Фанш стала звать меня «фугасиком» с того дня в марте 45-го, когда после боя при Кольмаре мне на эльзасской дороге чуть не оторвало полруки осколком фугаса. Я вел грузовик, беспечно высунув локоть в окошко, – как будто не было уже никакой войны. Фанш всем своим раненым давала такие прозвища – по названию оружия, поразившего их. Я – «фугасик» из-за того самого снаряда, Ролан – «пулеметик» (он как-то попал в засаду и еле выбрался, неся свои кишки в руках), Эдмон, чудом выживший после допроса с пристрастием, – «ванночка». «Мой фугасик» – иначе она меня больше никогда и не называла.
* * *
23 года, 3 месяца, 28 дней
Пятница 7 февраля 1947 года
После каждого насморка я еще долго просыпаюсь по ночам с заложенным носом. Сухим, но заложенным. Особенно левая ноздря, закупоренная разращением слизистой, которое я даже могу нащупать пальцем, если засунуть его поглубже. Я сплю с открытым ртом и просыпаюсь с пересохшей глоткой. Может, у меня аллергия на парижский воздух?
* * *
23 года, 4 месяца, 9 дней
Среда, 19 февраля 1947 года
Не знаю, что тому причиной – отъезд ли Сюзанны, или заградительный огонь, которым Шаплен отвечает на любое мое предложение, или же этот кретин Пармантье, помешавшийся на своих квотах, но меня все время мучит изжога. Я и в детстве страдал старческими болезнями. Этими болячками, которые сопровождают вас всю жизнь и в конце концов становятся чертами характера. Вот и сейчас я кисну изнутри, а через несколько лет прокисну совсем?
* * *
23 года, 5 месяцев, 21 день
Понедельник, 31 марта 1947 года
Поел через силу. Плохо спал. Ничего не проходит и не выходит. Почти постоянные боли на уровне пищевода. Я затянул с этим делом и теперь нервничаю. Этьен говорит, что надо обследоваться. Это особенно полезно для нервов, говорит он. Гастроэнтеролог, к которому он советует обратиться, может положить меня к себе в больницу Кошен через две недели. Немного помогают пастилки «Ренни». От Сюзанны никаких вестей.
* * *
23 года, 5 месяцев, 30 дней
Среда, 9 апреля 1947 года
Осталось еще пять дней. Господи, сколько времени потеряно! От Сюзанны по-прежнему ничего. Чего ты ждешь от этой девицы? – спрашивает Фанш, она открыла тебе двери во взрослую жизнь, фугасик, так давай, входи! Я жду, когда вернется аппетит. В том числе и сексуальный. И вкус к жизни – тоже. В общем, ко мне возвращаются мои детские страхи. В виде ипохондрии! Потому что то, что я сейчас чувствую, – к чему скрывать? – это безотчетный страх заболеть раком. Ипохондрия: расстройство сознания, влекущее за собой гипертрофированное восприятие телесных проявлений. Что-то вроде мании преследования, где мы и преследуемые, и преследователи одновременно.
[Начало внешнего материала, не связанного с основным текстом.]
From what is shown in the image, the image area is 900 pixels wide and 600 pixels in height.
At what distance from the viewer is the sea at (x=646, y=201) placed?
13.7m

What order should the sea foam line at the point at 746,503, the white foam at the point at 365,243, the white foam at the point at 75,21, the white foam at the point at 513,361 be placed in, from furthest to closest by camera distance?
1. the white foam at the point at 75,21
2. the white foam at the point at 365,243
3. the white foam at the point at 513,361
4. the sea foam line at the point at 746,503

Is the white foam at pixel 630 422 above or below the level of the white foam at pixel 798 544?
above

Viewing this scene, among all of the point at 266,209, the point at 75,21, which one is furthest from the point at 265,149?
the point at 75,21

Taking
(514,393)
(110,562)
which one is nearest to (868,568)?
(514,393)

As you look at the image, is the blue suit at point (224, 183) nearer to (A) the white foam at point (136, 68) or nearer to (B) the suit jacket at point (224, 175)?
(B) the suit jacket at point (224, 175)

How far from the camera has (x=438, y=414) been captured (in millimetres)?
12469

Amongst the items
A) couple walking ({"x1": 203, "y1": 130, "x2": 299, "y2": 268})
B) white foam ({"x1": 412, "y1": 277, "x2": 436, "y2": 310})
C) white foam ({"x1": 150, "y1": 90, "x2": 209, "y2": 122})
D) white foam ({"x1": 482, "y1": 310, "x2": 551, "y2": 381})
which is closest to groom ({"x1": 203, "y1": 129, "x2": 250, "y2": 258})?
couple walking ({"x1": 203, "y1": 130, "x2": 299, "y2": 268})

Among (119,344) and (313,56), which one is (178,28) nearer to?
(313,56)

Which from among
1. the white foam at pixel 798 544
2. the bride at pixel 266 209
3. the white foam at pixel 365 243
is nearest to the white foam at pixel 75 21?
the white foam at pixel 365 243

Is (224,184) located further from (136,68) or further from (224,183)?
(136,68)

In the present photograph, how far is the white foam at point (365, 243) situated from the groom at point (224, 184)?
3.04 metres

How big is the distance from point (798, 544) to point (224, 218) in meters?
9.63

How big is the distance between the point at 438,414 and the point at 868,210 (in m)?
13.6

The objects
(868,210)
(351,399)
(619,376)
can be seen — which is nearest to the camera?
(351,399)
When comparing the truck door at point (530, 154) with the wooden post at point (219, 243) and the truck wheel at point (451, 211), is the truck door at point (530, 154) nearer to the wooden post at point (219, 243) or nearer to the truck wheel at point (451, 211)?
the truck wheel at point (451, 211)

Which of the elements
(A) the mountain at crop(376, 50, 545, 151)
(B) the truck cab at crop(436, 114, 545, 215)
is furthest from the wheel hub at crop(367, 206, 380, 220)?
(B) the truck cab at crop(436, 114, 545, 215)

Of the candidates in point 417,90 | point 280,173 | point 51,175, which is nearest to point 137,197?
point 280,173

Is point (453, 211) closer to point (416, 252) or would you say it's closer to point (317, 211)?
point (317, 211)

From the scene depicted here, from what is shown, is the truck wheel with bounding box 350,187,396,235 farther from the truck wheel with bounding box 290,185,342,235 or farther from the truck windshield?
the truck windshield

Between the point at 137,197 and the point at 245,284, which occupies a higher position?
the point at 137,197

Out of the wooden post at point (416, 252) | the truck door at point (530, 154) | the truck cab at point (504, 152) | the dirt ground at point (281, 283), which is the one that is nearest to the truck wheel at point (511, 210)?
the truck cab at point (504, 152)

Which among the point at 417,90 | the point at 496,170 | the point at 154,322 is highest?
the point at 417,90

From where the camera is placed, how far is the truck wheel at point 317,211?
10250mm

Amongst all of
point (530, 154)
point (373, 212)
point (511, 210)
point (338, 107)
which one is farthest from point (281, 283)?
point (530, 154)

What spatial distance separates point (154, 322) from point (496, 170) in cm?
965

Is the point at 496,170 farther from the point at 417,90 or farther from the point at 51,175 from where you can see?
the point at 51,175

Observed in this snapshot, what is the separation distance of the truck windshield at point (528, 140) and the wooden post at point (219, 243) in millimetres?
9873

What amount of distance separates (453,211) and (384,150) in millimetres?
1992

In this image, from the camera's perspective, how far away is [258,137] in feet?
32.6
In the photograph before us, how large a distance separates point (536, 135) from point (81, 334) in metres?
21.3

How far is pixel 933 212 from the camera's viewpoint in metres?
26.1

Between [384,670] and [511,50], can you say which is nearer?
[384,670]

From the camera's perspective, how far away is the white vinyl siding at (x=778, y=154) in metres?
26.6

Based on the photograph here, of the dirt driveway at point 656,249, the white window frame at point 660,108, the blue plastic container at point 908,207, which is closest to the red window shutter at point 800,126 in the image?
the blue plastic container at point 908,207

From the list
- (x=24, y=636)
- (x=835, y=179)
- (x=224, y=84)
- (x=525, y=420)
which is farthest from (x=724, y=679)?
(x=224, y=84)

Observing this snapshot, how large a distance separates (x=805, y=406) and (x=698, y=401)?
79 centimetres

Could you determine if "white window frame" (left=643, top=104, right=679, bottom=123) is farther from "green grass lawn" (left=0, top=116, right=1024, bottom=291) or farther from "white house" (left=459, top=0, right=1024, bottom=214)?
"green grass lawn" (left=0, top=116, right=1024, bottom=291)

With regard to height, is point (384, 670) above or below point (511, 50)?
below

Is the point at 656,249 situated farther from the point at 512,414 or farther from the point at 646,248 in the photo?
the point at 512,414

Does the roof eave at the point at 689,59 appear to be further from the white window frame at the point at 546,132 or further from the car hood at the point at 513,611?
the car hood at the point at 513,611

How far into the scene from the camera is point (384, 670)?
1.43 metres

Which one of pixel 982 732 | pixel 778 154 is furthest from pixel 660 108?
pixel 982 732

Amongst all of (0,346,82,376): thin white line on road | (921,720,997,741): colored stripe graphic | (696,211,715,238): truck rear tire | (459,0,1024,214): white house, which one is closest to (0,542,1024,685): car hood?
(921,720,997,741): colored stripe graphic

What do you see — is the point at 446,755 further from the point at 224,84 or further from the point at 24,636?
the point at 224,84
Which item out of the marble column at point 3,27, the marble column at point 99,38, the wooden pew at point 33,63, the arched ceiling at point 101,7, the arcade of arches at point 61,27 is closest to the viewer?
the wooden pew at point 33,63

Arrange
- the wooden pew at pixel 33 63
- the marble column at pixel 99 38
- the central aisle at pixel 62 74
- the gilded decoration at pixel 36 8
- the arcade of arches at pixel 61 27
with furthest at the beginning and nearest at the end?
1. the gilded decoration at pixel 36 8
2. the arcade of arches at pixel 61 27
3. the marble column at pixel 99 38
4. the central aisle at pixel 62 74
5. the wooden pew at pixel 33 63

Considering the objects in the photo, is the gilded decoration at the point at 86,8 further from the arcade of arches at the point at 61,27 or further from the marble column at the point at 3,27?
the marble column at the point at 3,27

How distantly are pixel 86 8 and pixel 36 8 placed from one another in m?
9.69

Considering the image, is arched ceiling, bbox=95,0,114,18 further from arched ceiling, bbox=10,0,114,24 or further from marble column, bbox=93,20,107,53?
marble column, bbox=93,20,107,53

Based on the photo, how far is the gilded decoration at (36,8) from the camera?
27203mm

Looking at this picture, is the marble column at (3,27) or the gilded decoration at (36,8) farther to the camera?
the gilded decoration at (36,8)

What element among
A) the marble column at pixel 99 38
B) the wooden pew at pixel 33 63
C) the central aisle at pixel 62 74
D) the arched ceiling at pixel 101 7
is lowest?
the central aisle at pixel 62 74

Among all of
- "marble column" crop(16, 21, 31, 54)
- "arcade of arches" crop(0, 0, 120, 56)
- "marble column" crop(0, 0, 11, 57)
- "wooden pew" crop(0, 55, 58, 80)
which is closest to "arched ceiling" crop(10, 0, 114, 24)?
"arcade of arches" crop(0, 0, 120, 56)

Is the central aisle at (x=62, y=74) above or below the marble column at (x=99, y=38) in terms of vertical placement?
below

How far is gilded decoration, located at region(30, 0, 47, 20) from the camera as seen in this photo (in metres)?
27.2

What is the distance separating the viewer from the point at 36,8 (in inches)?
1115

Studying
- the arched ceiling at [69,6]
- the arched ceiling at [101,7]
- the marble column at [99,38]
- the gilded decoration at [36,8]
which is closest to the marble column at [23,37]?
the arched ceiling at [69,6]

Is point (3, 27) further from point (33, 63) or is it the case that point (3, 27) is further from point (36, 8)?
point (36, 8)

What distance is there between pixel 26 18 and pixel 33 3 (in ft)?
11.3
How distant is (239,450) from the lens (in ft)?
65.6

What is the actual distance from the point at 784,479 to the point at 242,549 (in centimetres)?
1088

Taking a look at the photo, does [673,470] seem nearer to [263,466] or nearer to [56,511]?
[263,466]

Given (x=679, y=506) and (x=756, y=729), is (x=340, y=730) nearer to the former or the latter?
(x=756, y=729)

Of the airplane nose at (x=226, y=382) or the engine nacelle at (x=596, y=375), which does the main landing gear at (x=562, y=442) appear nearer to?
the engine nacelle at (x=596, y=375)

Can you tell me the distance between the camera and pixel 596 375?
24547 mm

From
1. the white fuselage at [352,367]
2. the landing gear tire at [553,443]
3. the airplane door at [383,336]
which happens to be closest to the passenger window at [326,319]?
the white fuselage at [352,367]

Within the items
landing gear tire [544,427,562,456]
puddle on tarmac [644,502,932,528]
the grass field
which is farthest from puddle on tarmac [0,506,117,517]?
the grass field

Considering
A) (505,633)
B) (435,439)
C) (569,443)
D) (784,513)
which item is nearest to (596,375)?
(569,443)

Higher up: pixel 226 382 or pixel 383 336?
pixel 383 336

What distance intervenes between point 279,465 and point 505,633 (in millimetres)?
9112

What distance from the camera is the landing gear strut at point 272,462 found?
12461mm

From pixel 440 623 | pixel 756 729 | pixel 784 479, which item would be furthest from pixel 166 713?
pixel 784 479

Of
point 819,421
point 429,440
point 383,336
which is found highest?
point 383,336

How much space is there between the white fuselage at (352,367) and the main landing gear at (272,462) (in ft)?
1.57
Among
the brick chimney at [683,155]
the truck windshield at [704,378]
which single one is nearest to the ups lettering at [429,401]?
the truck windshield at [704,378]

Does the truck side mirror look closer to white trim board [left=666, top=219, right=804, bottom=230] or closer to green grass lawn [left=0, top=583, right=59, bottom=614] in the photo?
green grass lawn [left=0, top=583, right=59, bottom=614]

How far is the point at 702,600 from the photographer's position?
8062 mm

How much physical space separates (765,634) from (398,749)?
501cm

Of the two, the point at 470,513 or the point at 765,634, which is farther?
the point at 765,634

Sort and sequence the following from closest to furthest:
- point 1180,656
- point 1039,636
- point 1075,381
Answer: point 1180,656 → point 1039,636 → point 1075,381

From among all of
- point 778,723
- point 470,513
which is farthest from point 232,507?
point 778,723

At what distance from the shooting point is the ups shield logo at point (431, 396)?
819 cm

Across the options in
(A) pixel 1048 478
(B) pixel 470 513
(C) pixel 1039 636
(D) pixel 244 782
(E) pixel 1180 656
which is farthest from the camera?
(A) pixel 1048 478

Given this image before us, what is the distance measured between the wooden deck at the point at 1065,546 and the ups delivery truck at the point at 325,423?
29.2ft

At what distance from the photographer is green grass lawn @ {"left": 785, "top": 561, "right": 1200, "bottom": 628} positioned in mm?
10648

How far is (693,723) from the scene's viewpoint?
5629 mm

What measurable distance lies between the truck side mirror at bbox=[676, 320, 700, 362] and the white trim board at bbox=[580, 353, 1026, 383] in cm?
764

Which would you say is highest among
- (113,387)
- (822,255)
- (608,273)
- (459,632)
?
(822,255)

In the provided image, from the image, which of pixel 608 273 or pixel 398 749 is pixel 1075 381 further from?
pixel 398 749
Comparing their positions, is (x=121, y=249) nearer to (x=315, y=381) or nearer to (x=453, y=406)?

Мое сознание и мое тело поигрывают друг с другом. Вообще-то, занятное ощущение – совершенно новое. Интересно, я по природе ипохондрик или это у меня временное? Рак желудка: быть сожранным изнутри собственным органом пищеварения! Ужас!
* * *
23 года, 6 месяцев, 2 дня
Суббота, 12 апреля 1947 года
Я себя не перевариваю.
* * *
23 года, 6 месяцев, 4 дня
Понедельник, 14 апреля 1947 года
Консультация у врача длилась семь минут. Вышел от него в ужасе. Не запомнил и четверти из того, что наговорил мне этот гастроэнтеролог. Я не смог бы описать его кабинет. Странное расстройство памяти. Вам повезло, один пациент отказался от госпитализации, я могу взять вас через три дня. Это правда или он накормил меня этой трепотней только затем, чтобы не сказать, насколько все не терпит отлагательств? Я не слушал его, только вглядывался в его лицо. Сухо, четко он пояснял мне, что через три дня вставит мне в живот трубку, чтобы посмотреть, что там происходит. Больше на лице этого специалиста прочесть было ничего нельзя, но моя ипохондрия наделяла каждую его черточку невысказанной задней мыслью. Ты скоро совсем спятишь, мой милый, ты ведешь себя так, будто этот врач – переодетый эсэсовец!
* * *
23 года, 6 месяцев, 6 дней
Среда, 16 апреля 1947 года
Не могу читать. Не могу ни на чем сосредоточиться. Только физический труд еще как-то меня отвлекает. Хотя сегодня утром Жозетт сказала, что у меня отсутствующий вид, а Марион – что озабоченный. «Ренни» мне больше не помогает. Совсем. Нервы вконец расстроены. Нет никаких сомнений: ставки сделаны, я в последний раз в качестве не-больного пью это вино, ем эти маслины, это пюре (которые, впрочем, не проходят), и я никогда больше не увижу, как цветут каштаны Люко.